Exercise text section start
We don’t need to recite chapter and verse of Jack Parker’s accomplishments. But his 21 Beanpot titles will stand for all time, and quite probably his total wins at one school – 894 and counting. His three NCAA championships in three separate decades – the first in 1978, the last in 2009 – show that the game never passed him by and that he could change with the times.

What It Takes, What It Brings

College hockey is a special sport. It’s genuinely big-time, in that many of its players go on to long and satisfying professional careers. But there’s not the money to be made in hockey that a school can make in football and basketball. Hockey is mightily expensive, with lots of equipment, costly physical plant, hefty travel expenses, and no television-package bonanzas. For basketball, all you need are five guys and five pairs of sneakers.

Embracing Dave Silk, 1980 Olympian and one of many former BU players who came to press conference

Embracing Dave Silk, 1980 Olympian and one of many former BU players who came to press conference

Not so in hockey. The institution has to love the sport, embrace it, acknowledge it as integral to the culture. That has been the case at BU, as Parker also stated when he said “This university makes it easy to win. You have to win if you’re going to stay around a long time. The school has to want you to win and be behind you. And this university for a long time has been behind the hockey program and behind the hockey coach.“

A little later on, when asked about the rewards of coaching, Parker cited the relationships he’s had with his players, and said “You don’t coach for the outcome. You coach for the process. A lot of people in this profession would be mighty disappointed in themselves if the only way they could get satisfaction is to win a national championship.”

While all three gentlemen skated around the big question of his successor, Parker responded to a question about that individual when he said “I hope he’s sincere.”

To me, that remark goes beyond hoping for a straight shooter who tells it like it is. I think what he really meant was that he wants a successor who embraces and articulates with sincerity and conviction the distinct values and brand of his institution.

That also means, without stating it, that Boston University’s new coach has to be one of the many Terrier alumni who coach hockey for a living. I don’t know which one is best suited to take the job, but the list is extensive and includes Joe Sacco, David Quinn, Sean McEachern, Mike Bavis, Mike Sullivan, John Hynes, Toot Cahoon, Terry Meagher, Buddy Powers, and possibly a few more.

I doubt very much that BU will go for a non-graudate, even though there are many talented coaches out there. If Norm Bazin (Lowell), Nate Leaman (Providence) or Mark Dennehy (Merrimack) were interested and offered the post, for instance, any of them would do a fine job and keep the Terriers in the upper ranks of Hockey East. But it just wouldn’t be quite the same as having someone who’s been brought up in the BU culture. If any school has learned that lesson, it’s Boston University.
Exercise text section end
◆ Required action 1 ◆
According to the article on Jack Parker, how many Beanpot titles did he win?
◆ Required action 2 ◆
Write the next part of the article on Jack Parker, continuing from its final sentence.
Provided information section start
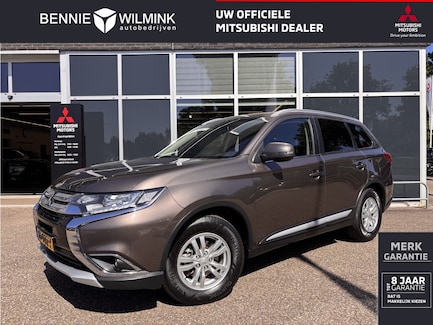 Mitsubishi Outlander 0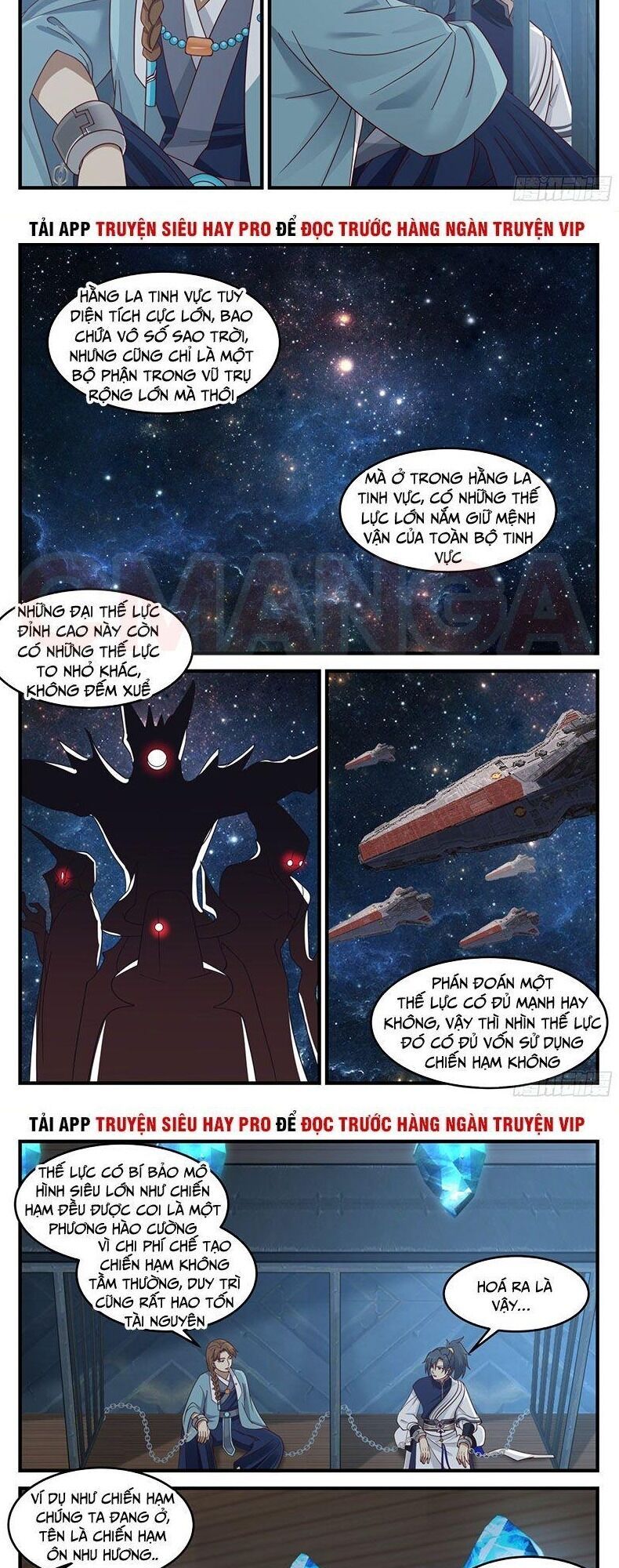 đọc truyện Võ Luyện Đỉnh Phong Chương 850 ảnh 4 tại Thiên Thai Truyện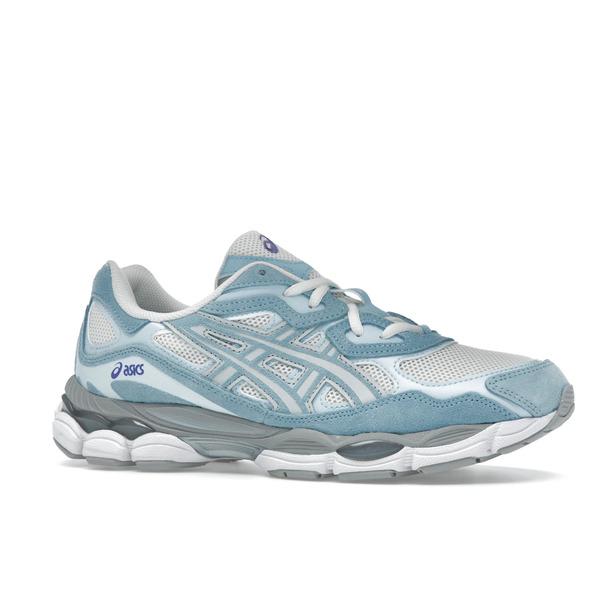 ASICS アシックス メンズ - スニーカー ASICS Gel-NYC Cream Arctic Sky 【US_M_14 】の画像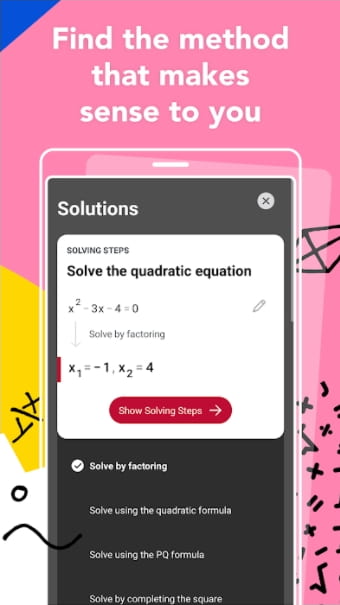 Photomath APP For Android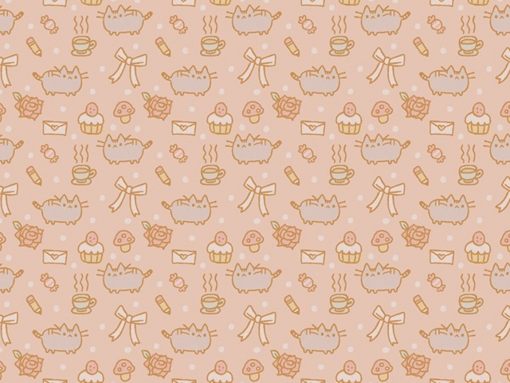 Free download download pusheen tile wallpapers to your cell phone adorable cat x for your desktop mobile tablet explore pusheen wallpaper for puter background for puter wallpapers for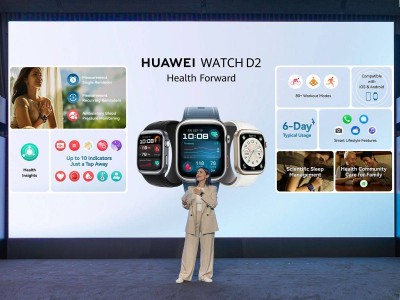 تحديث سوفتوير يطلق ميزة تقييم خطر التعرض لمرض السكري في ساعة هواوي الذكية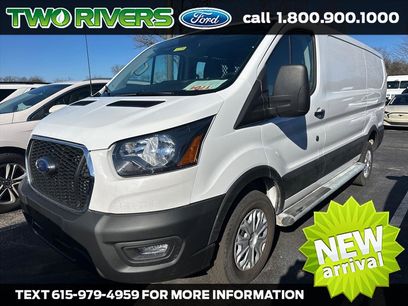 Used 2024 Ford Transit 250 Low Roof w/ Exterior Upgrade Package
Provided information section end
◆ Written answer 1 ◆
21

◆ Written answer 2 ◆
Jack Parker took over the program early in the 1973-74 season after the school fired Leon Abbott over a recruiting issue. Parker had remained on staff as assistant after the school selected Abbott to succeed Jack Kelley in 1972. The hiring of Abbott was one of the biggest what-the-hell-are-they-thinking moves of all time. The administration snubbed Bob Crocker, a BU man who had been Kelley’s long-time assistant, chief recruiter, and co-architect of two NCAA champions.

Leon Abbott was from Western Canada and a capable hockey man. But he had no ties to Boston and was a terrible fit and puzzling choice for head coach of BU. Two years previously, BU’s ECAC quarterfinal playoff against Abbott’s RPI team was a disgraceful woodchopper’s ball. BU had blasted the brawling, mayhem-seeking Engineers 11-0. I remember writing that the RPI team resembled the thuggish droogs in the movie Clockwork Orange. That game was so bad that BU did not schedule RPI the following season.

Crocker went off to be head coach at Penn, a prestigious institution but one that that didn’t really care about hockey and didn’t deserve a BU guy as its leader. The Terriers were lucky that Jack Parker was still around when they pulled the trigger on Abbott. And so it was that a misguided decision led to Jack Parker’s early appointment to the job he would have eventually taken anyway.

But he was up to the task, even at the tender age of 28. He had learned his hockey under Kelley, also one of best coaches Boston has ever seen. But more importantly, Parker had also been steeped in the BU way.

In hockey, that matters. It’s not like basketball or football, where winning is enough. Wins matter in hockey, but so do the tradition and the culture of the institution. Other schools get that message too. In the Eastern leagues, Harvard, Northeastern, BC, UNH, Lowell, Cornell, Yale, Brown, and Dartmouth all have an alumnus as coach.

Friends and Rivals

Parker said that the worst incident of his entire career was Travis Roy’s broken neck, suffered on the first shift of the first game in 1995. Travis rebounded heroically and has been an inspiring presence around BU and the sporting world. Jack went on to add that one of the best things about his career was the manner in which hockey people of every lineage and description rallied around the young man.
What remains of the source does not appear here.